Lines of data
»»
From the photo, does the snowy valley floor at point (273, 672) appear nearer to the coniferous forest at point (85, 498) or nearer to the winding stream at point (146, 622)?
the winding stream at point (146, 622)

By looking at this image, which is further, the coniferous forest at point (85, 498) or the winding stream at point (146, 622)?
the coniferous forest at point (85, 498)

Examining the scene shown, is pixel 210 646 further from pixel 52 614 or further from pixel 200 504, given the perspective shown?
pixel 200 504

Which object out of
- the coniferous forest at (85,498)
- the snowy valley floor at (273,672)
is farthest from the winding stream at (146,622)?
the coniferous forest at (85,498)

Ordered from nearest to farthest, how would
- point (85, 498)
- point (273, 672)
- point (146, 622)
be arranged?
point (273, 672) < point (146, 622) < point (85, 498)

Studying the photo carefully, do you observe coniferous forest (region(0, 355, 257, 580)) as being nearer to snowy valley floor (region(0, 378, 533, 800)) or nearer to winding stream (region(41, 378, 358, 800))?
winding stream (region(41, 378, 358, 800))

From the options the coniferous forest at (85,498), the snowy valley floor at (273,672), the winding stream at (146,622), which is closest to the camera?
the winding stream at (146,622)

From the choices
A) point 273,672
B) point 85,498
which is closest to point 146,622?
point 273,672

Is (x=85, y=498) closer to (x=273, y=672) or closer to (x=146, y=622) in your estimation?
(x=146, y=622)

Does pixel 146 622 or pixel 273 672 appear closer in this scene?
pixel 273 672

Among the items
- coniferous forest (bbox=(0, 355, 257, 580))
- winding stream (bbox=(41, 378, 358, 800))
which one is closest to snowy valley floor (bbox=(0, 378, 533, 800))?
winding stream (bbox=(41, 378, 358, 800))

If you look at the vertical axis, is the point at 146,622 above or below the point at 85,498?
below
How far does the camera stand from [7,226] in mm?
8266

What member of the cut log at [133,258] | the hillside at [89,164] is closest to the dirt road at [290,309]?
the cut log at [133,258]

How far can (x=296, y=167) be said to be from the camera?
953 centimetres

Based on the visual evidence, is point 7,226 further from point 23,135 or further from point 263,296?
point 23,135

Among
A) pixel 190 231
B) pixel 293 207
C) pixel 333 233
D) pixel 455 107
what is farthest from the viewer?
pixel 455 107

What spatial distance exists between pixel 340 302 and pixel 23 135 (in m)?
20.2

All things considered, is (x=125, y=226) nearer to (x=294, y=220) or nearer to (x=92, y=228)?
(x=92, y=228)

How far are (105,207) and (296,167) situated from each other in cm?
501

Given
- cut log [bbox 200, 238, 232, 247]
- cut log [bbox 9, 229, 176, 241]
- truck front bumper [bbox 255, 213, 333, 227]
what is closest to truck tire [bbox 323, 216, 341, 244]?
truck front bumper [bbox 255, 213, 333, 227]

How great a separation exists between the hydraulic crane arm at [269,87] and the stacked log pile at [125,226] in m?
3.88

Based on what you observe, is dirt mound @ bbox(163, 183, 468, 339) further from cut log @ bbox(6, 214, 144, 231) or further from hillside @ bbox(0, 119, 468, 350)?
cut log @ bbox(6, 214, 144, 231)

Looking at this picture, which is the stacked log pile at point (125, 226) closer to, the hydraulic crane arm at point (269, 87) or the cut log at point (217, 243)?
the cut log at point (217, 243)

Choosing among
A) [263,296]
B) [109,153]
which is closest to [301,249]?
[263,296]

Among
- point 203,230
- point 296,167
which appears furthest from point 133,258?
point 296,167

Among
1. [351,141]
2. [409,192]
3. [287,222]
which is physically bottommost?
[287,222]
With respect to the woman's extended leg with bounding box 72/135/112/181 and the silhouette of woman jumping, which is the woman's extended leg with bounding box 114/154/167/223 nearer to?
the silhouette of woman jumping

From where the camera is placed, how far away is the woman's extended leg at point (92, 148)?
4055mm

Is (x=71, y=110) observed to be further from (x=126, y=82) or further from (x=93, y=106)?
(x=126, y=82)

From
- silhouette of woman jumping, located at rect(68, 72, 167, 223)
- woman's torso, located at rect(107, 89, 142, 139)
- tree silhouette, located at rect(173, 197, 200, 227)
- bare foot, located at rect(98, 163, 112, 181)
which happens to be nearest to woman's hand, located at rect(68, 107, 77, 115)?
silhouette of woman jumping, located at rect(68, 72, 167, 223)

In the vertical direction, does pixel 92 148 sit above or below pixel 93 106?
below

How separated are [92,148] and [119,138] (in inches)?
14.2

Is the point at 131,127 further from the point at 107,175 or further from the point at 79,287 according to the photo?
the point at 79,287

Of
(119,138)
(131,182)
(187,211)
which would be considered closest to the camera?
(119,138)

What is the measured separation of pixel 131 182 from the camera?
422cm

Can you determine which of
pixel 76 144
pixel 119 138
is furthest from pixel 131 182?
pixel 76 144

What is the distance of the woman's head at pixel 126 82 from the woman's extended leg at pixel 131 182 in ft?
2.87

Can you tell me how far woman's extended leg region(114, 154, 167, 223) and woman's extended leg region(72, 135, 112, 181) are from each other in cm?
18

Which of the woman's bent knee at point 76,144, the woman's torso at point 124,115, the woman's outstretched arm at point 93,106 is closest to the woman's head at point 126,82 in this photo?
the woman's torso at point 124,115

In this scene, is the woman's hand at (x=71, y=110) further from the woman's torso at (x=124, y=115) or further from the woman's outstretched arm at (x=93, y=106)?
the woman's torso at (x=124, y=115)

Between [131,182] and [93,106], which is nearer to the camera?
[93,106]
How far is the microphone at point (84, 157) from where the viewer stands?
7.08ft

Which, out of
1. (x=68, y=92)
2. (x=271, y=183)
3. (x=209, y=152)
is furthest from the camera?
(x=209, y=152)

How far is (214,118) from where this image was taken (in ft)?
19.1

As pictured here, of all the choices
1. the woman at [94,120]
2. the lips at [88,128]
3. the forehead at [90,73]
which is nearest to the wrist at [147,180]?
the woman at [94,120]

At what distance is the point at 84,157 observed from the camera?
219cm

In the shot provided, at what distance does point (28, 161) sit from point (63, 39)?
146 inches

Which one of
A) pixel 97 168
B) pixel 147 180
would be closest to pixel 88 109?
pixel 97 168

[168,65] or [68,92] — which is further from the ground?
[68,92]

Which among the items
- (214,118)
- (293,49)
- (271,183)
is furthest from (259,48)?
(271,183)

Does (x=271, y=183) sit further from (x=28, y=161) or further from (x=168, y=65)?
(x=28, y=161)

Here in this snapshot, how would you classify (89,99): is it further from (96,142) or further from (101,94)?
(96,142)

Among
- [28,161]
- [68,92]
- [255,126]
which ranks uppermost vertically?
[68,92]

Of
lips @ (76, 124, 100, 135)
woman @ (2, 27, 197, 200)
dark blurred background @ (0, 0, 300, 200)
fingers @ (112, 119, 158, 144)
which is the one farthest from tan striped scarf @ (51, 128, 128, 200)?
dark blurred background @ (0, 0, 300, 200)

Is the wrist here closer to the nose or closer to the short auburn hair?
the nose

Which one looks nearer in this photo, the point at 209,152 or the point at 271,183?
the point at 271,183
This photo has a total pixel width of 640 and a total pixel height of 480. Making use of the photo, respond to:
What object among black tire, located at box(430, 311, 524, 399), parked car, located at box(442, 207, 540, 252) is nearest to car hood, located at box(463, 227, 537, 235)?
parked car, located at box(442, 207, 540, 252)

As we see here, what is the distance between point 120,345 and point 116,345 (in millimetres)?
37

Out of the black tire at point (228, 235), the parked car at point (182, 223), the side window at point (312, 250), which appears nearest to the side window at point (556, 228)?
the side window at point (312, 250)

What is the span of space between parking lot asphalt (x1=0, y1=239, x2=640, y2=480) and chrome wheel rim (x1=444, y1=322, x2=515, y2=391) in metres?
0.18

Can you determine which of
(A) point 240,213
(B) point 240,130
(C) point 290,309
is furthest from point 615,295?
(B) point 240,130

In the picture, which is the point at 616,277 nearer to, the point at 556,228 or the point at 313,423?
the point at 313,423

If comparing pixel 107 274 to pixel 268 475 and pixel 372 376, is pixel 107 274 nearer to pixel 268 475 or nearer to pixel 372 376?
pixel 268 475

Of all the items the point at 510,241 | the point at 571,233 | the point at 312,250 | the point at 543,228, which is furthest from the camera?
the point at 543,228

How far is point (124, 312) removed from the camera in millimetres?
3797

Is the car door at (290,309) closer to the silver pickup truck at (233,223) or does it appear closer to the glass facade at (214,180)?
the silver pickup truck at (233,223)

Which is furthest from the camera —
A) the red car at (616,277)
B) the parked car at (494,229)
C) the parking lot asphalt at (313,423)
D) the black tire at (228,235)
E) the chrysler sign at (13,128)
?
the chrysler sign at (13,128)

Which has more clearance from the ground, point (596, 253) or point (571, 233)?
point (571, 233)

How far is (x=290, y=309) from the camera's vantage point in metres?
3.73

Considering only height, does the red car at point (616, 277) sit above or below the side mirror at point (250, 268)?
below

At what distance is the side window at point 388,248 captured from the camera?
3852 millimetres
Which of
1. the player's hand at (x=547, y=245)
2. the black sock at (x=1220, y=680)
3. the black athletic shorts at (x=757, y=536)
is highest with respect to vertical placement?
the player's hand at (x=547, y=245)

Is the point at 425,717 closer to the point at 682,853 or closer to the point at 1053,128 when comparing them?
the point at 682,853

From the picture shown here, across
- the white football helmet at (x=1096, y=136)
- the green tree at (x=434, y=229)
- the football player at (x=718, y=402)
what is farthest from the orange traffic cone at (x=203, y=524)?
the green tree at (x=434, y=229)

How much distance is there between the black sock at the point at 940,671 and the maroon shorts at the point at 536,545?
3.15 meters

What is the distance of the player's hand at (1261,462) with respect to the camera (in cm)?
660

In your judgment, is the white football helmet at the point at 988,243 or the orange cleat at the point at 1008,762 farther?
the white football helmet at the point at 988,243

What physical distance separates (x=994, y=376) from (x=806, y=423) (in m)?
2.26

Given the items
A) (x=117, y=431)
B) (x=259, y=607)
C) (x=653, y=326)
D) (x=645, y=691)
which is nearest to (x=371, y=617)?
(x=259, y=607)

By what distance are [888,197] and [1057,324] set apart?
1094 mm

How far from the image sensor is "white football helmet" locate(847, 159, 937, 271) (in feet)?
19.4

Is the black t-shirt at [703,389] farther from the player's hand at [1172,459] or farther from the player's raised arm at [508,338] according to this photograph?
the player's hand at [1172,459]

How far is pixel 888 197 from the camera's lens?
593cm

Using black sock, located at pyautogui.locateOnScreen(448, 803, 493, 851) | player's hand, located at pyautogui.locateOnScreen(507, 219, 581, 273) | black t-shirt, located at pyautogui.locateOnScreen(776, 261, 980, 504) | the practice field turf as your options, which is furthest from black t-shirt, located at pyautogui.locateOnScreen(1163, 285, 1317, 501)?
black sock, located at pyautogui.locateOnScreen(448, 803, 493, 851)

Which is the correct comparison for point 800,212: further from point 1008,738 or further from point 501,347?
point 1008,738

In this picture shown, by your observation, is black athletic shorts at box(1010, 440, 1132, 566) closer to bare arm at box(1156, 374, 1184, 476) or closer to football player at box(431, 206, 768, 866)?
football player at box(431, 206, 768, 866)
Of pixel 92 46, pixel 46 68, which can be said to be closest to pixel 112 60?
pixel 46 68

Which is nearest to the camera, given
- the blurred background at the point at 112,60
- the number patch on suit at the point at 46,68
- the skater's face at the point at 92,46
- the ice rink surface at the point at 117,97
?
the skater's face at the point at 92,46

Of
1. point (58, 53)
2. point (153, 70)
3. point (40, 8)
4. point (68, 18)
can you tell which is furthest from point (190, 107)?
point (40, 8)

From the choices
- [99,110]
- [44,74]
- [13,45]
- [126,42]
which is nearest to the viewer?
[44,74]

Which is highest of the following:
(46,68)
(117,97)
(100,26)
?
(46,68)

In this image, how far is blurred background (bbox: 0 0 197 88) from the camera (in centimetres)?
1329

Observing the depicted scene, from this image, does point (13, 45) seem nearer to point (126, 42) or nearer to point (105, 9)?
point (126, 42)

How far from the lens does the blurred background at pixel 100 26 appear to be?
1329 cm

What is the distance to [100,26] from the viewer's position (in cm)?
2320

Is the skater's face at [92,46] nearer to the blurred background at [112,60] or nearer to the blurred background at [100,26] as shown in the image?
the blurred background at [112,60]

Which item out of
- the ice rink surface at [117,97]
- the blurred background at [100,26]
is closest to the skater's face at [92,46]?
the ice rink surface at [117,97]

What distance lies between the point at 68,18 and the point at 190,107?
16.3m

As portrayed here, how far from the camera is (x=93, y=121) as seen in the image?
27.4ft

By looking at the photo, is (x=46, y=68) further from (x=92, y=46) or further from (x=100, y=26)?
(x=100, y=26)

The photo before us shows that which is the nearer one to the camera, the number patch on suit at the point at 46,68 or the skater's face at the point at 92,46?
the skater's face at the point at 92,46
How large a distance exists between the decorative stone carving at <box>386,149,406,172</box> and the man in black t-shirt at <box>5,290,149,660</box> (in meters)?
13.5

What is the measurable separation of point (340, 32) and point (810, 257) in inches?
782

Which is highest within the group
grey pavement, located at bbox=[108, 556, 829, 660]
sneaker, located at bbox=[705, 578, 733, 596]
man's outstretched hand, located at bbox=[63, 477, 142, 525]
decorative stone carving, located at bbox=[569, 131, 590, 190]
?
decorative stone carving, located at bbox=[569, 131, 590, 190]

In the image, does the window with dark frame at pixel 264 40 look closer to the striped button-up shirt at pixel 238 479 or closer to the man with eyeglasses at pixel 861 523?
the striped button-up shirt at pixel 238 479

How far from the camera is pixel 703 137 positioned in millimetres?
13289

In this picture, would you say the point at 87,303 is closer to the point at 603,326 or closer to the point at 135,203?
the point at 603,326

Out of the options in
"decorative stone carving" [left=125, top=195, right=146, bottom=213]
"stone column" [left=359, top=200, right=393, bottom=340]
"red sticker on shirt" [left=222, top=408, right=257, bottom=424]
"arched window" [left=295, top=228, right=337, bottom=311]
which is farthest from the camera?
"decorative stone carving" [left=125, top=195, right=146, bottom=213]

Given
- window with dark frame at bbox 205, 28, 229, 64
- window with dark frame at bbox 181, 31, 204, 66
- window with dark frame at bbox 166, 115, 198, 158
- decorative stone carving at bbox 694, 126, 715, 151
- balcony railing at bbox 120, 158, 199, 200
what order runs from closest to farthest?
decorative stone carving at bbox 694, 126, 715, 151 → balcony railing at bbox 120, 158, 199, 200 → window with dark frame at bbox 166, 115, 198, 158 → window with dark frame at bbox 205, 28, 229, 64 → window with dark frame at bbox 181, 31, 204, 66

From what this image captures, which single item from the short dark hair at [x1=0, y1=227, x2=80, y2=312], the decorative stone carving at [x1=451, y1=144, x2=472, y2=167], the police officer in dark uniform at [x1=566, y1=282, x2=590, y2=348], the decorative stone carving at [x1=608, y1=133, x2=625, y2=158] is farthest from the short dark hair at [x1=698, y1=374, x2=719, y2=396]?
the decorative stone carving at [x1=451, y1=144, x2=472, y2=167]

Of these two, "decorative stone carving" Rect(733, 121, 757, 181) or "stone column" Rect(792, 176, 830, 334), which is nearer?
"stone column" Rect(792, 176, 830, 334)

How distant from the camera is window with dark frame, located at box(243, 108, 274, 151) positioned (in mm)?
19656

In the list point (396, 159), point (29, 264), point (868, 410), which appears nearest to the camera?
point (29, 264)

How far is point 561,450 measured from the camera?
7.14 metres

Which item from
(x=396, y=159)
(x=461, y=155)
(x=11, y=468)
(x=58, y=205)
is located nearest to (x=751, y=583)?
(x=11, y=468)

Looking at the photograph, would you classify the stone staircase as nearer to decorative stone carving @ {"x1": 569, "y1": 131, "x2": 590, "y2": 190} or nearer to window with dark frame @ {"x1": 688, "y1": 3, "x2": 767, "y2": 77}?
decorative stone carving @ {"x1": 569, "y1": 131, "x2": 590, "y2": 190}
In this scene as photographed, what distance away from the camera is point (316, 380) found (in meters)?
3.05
««
- PROBLEM DETAILS -
Starting with the line that contains "How distant from", print each line through the last one in the listing. Include both end lines and add nothing.

- REPLY TO THE TASK -
How distant from the camera is window with dark frame, located at box(243, 108, 274, 151) positioned (in mm)?
19656

In the list point (396, 159), point (29, 264), point (868, 410), which appears nearest to the camera?
point (29, 264)

How far is point 561,450 measured from the camera?
7.14 metres

Which item from
(x=396, y=159)
(x=461, y=155)
(x=11, y=468)
(x=58, y=205)
is located nearest to (x=751, y=583)?
(x=11, y=468)

Looking at the photograph, would you classify the stone staircase as nearer to decorative stone carving @ {"x1": 569, "y1": 131, "x2": 590, "y2": 190} or nearer to window with dark frame @ {"x1": 688, "y1": 3, "x2": 767, "y2": 77}?
decorative stone carving @ {"x1": 569, "y1": 131, "x2": 590, "y2": 190}
In this scene as photographed, what distance away from the camera is point (316, 380) found (in meters)?
3.05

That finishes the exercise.